I encourage you to seek out the whole essay in its entirety, as I’m only going to touch on a few pages.

Just as we’ve begun looking at each thing in the shadow by looking at what’s in the light, I bring you the “normal” the “average” the “middle”.  Because we’ve looked at cultural default settings, we know that “default” is “normal”, and anything else is “other.”

“Normal” is a Recent ConstructImage result for normal is a dryer setting

I like the memes that say that “normal” is only a setting on the dryer.

When I worked at WebMD, the editorial team tried to define the kind of content that would do well across a spread of traffic channel. The way I summed it up for them was that our readers wanted to know “Am I normal? Is this normal? Is my kid normal?” and finally “Should I call a doctor?”

The widespread cultural anxiety of being or appearing normal was something we could bank on for traffic to the website.   But etymologically, the concept of the norm is a relatively recent creation.  Until the latter half of the nineteenth century, “norm” just referred to the carpenter’s square to measure a perpendicular angle.

It didn’t become a term we used for “normalcy” or “the norm” until it was created via the birth of statistics.

Statistical Fallacies

I often say that the two college classes I’ve used the most in my adult life are statistics and logic.  As an SEO professional, my paycheck relies on my understanding of statistics and data.   I didn’t know the history of these things, until now.

Statistics began with astronomy.

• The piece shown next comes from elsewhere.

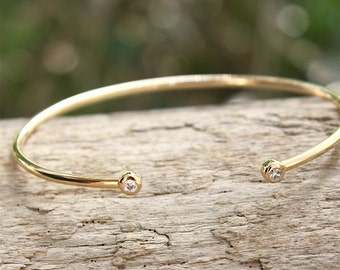 gold-plated ring 750 thousandth 3 microns and cz bracelet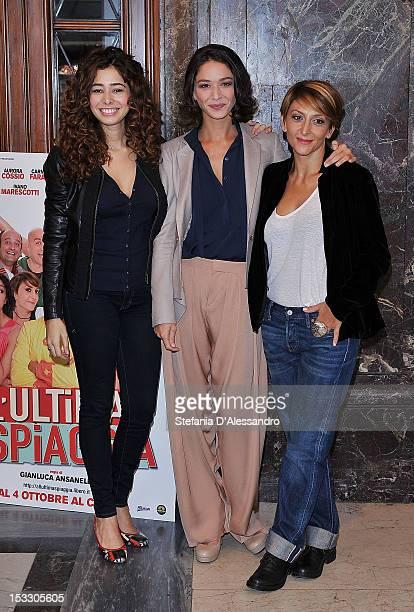R Aurora Cossio Nicole Grimaudo and Paola Minaccioni attend a photocall for 'All'Ultima Spiaggia' on October 3 2012 in Milan Italy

Astronomers would measure and chart the locations of heavenly bodies, and after several measurements, they would decide which one was the official spot in the sky.  They used the “law of error” which looked very familiar to the modern eye – as a normal distribution bell curve.

Image result for standard bell curve

They essentially averaged their measurements to find the perpendicular line in the middle of the curve – or if using a carpenter’s square – the norm.

Adolphe Quetelet realized that the astronomer’s measurement tool could also be used for human measurements, such as height and weight. (He created the beginnings of what we still know as the BMI.) He created the concept of L’homme moyen – the average man – from this information.  For Quetelet, the demographically average man was the image of perfection. L’homme moyen was “the human being with his individual wishes and peculiarities canceled out, and thus entitled to represent the nation.”

The interesting thing is that this ended up creating a massive logical fallacy – the fallacy of Reification.  Reification happens when a hypothetical construct (l’homme moyen) is treated as if it were a concrete thing.  The map is not the territory.  As far as Quetelet was concerned no individual could ever be the average person he’s devised. People – individuals – were always deviations from the average.

Todd Rose has written a more detailed history of this on the Atlantic. “Quetelet’s invention of the Average Man marked the moment when the average became normal, the individual became error, and stereotypes were validated with the imprint of science.”

Political Arithmetic

When researchers began compiling information about the state in the mid-1700s, the word statistik was used to describe this data by Gottfried Achen-wall. It began being widely used for public health data in the 1800s.

As Davis writes of the social implication “In formulating the idea of l’homme moyen, Quetelet is also providing a justification for les clases moyens.” Davis includes a compelling argument for the construct of the middle class, and how it too, is a hypothetical creation.  One that was useful for politics and industrialization. And still is today.

The middle class was described as not having the excesses of the rich, or the laziness and illness of the poor. It was also an ideal – comfortable moderation.  The white, suburban middle class is still seen as the cultural default, and carries with it those same suggestions.

The average concept, particularly applied on the political level, is ubiquitous. From Marx to modern campaigns.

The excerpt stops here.